You indicated at the beginning there's nothing really approved for management of these patients. It seems like they try to manage with diet alone. What does that mean? I guess, what proportion of patients can be managed by diet alone? Are they really managed, or do they have breakthroughs? Kinda how do you think about that?
Yeah, it's a critical piece of the unmet need here. I'll maybe walk through a bit of a funnel, if I hope that's helpful for people. Post-bariatric hypoglycemia occurs in roughly 8% of people who have bariatric surgery.
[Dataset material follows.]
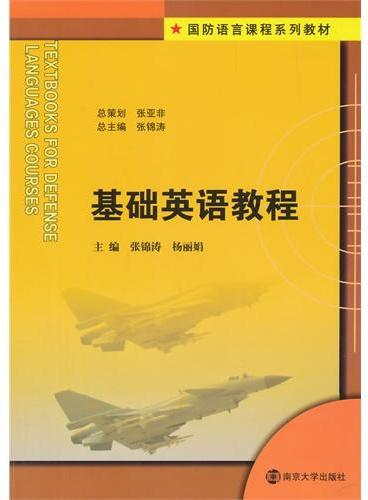 国防语言课程系列教材/基础英语教程(含光盘)
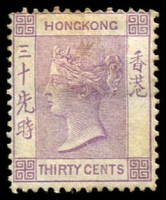 Lot 3749:1863-71 Wmk Crown/CC Perf 14 SG #16 30c mauve, hinge remainder, Cat £250.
Now, as you were saying, it doesn't happen immediately. On average, it's about one to three years after the surgery the symptoms will start to manifest, but it can be longer than that. We've heard from people five, seven, eight years later is when they start to exhibit the hypoglycemic symptoms. Now, if you look at the portion of people following bariatric surgery who have any hypoglycemia, it's a much larger number. It's about 40% or so.
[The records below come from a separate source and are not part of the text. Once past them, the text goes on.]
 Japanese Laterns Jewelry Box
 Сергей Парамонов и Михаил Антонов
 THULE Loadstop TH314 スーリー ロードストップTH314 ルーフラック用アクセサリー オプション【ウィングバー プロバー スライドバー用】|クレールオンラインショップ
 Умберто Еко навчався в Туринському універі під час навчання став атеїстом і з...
You look over the past decade, there's been over 2 million bariatric procedures that have occurred in the U.S. You know, if you take the 30%-40% of people who have any hypoglycemia, you know, you're looking at 500,000+ people. With PBH, what characterizes it is that despite any sort of dietary intervention or anything else, people continue to have these severe hypoglycemic events, and that is roughly 8% of the population. If you take the 8% of the about 2 million bariatric procedures, that's probably the simplest way that you end up with about 160,000 people in the country today.
We've since also gone into the claims databases and looked ourselves and again, sort of everything is triangulated to this rough 160,000 number. The team out of Stanford who did a lot of the seminal work on avexitide also did their own independent work looking at the overall prevalence of the U.S. population of PBH, and they came to very similar estimates, I think about 167,000 people with PBH. Everything is triangulated to this.
Again, today, the only sort of intervention that it really exists is medical nutrition therapy, which basically means avoid simple carbs, eat as frequently as you can, eat very small meals, try to keep your glycemic control as best as possible, and PBH has characterized that even with that, they continue to have these events. We believe that's 'cause the body has such an exaggerated GLP-1 response, and GLP-1's very strong, right? We certainly know that. If your body is producing 10 to 20 times the normal levels of GLP-1, no matter what you do, your blood glucose is gonna plummet, and that's what we see in PBH.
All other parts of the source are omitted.